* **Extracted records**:
-=-=-

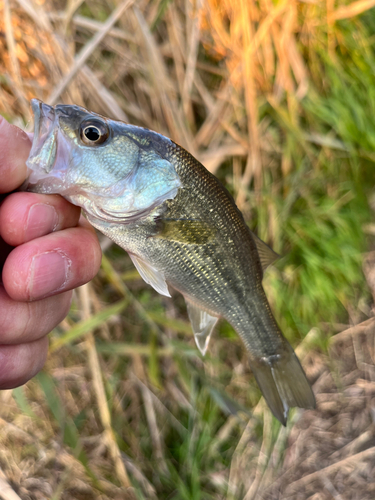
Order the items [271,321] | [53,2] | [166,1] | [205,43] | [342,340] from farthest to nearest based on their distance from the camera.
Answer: [342,340] → [205,43] → [53,2] → [166,1] → [271,321]

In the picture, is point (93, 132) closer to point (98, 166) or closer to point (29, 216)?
point (98, 166)

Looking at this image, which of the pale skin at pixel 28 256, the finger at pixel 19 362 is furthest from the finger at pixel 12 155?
the finger at pixel 19 362

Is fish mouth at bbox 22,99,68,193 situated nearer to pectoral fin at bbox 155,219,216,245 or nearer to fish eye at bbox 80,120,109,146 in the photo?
fish eye at bbox 80,120,109,146

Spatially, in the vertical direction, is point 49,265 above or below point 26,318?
above

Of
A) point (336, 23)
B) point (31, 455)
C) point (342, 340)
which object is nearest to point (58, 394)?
point (31, 455)

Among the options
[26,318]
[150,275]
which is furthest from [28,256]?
[150,275]

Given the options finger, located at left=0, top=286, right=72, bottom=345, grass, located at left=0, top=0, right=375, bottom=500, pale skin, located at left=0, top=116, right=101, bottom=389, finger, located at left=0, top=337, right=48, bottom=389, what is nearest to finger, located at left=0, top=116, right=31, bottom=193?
pale skin, located at left=0, top=116, right=101, bottom=389

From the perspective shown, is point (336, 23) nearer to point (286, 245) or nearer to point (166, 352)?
point (286, 245)

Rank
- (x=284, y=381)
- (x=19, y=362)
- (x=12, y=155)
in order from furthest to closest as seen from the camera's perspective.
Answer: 1. (x=284, y=381)
2. (x=19, y=362)
3. (x=12, y=155)
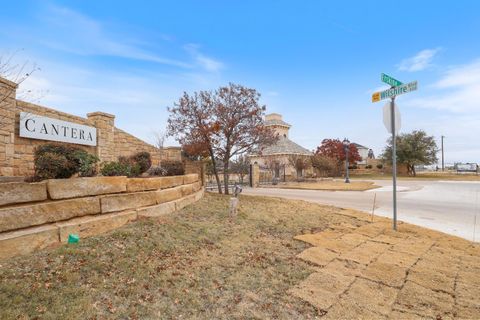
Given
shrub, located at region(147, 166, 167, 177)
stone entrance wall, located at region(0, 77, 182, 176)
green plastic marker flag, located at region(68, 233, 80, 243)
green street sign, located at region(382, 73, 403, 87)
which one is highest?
green street sign, located at region(382, 73, 403, 87)

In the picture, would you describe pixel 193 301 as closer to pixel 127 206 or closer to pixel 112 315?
pixel 112 315

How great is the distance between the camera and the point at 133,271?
137 inches

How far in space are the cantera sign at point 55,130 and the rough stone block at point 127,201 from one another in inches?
144

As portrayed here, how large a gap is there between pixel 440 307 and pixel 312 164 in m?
35.6

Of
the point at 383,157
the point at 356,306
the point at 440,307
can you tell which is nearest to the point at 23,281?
the point at 356,306

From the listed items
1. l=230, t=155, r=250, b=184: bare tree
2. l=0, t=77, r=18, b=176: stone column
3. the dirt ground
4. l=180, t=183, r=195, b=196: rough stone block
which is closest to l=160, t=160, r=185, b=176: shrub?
l=180, t=183, r=195, b=196: rough stone block

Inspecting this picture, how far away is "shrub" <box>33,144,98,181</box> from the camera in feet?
14.7

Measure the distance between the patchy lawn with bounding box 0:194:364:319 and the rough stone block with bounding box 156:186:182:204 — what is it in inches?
35.5

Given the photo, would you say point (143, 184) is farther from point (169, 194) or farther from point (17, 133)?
point (17, 133)

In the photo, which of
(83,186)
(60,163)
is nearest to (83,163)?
(60,163)

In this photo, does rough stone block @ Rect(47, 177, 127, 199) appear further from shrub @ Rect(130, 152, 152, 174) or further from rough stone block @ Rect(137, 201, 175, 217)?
shrub @ Rect(130, 152, 152, 174)

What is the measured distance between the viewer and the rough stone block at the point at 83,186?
13.7 ft

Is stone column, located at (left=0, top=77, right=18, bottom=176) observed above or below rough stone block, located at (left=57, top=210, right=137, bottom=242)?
above

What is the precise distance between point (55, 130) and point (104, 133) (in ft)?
6.33
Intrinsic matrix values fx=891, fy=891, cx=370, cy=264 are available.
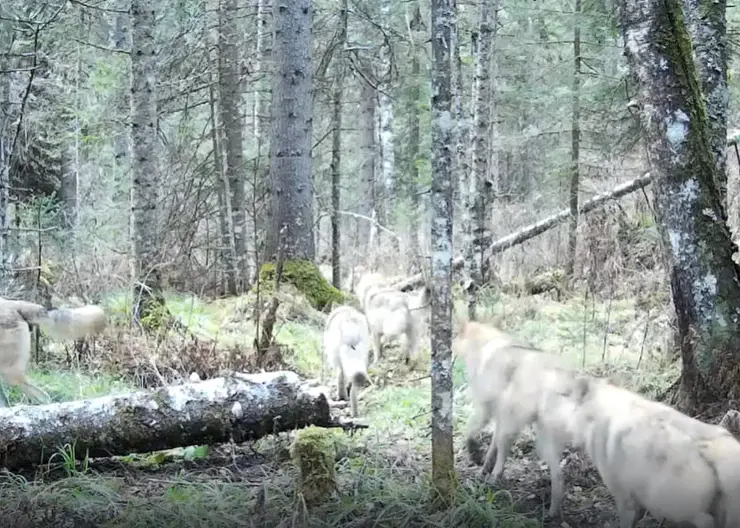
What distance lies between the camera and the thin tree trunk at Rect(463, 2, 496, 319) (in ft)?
40.2

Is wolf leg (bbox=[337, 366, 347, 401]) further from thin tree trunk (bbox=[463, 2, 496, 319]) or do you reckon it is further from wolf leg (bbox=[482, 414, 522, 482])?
thin tree trunk (bbox=[463, 2, 496, 319])

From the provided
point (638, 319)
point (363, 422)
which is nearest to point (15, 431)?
point (363, 422)

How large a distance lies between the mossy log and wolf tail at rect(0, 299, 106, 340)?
Answer: 6.27ft

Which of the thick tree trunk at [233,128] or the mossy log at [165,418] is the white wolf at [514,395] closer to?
the mossy log at [165,418]

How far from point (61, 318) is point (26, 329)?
0.35 m

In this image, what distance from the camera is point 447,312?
5016 mm

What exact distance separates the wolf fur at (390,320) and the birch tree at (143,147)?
2460 millimetres

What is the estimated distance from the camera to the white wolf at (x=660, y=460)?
3867 mm

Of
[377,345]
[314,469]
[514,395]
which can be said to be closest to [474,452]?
[514,395]

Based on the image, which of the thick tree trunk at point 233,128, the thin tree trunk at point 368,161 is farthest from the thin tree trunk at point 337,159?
the thin tree trunk at point 368,161

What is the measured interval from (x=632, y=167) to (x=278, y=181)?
5.99 m

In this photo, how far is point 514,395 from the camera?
5.49 metres

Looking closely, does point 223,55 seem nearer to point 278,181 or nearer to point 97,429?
point 278,181

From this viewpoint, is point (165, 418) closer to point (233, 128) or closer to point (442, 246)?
point (442, 246)
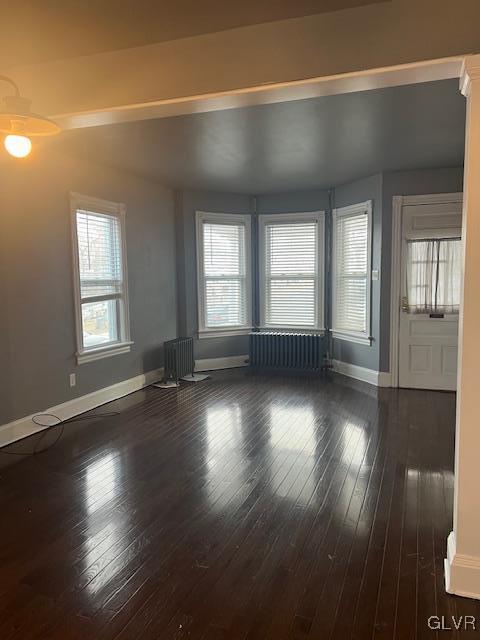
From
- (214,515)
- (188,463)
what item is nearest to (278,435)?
(188,463)

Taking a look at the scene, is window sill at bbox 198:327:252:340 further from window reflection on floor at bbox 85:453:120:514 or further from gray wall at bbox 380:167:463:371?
window reflection on floor at bbox 85:453:120:514

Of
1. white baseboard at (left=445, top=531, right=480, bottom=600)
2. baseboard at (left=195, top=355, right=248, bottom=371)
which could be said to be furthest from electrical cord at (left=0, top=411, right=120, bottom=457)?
white baseboard at (left=445, top=531, right=480, bottom=600)

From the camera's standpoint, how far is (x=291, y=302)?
273 inches

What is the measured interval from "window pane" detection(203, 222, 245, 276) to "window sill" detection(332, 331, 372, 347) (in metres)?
1.73

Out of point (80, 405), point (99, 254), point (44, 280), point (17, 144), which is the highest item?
point (17, 144)

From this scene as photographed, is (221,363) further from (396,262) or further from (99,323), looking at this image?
(396,262)

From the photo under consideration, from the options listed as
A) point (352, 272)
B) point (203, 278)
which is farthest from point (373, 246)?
point (203, 278)

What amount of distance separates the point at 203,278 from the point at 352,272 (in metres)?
2.16

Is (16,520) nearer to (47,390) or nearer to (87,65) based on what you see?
(47,390)

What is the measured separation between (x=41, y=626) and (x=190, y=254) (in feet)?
17.1

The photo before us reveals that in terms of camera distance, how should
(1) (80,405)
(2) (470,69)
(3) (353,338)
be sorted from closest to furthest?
(2) (470,69), (1) (80,405), (3) (353,338)

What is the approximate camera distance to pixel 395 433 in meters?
4.11

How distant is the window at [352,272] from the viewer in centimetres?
589

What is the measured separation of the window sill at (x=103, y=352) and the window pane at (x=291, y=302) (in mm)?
2455
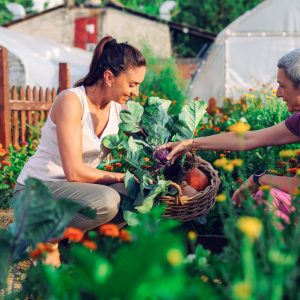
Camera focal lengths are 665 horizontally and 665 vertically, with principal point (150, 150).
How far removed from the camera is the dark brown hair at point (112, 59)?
3.54 m

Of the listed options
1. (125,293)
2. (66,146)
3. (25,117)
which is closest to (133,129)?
(66,146)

-=-=-

* **Work to be completed**:
Please output exactly the lines from the line containing "The photo before" through the last line of the records above, both included, and leave out any pictures.

* **Task answer**:
The photo before us reveals that in terms of camera distance, how should
(1) (80,405)
(2) (470,69)
(3) (353,338)
be sorted from closest to furthest?
(2) (470,69), (1) (80,405), (3) (353,338)

What is the approximate camera distance to pixel 395 433 in meters?
4.11

How distant is the window at [352,272] from the viewer in centimetres?
589

What is the measured separation of the window sill at (x=103, y=352) and the window pane at (x=291, y=302) (in mm)?
2455
Camera focal lengths are 665 horizontally and 665 vertically, with principal point (150, 150).
How far removed from the camera is the dark brown hair at point (112, 59)?
3.54 m

Of the listed options
1. (125,293)
2. (66,146)
3. (25,117)
which is closest to (133,129)?
(66,146)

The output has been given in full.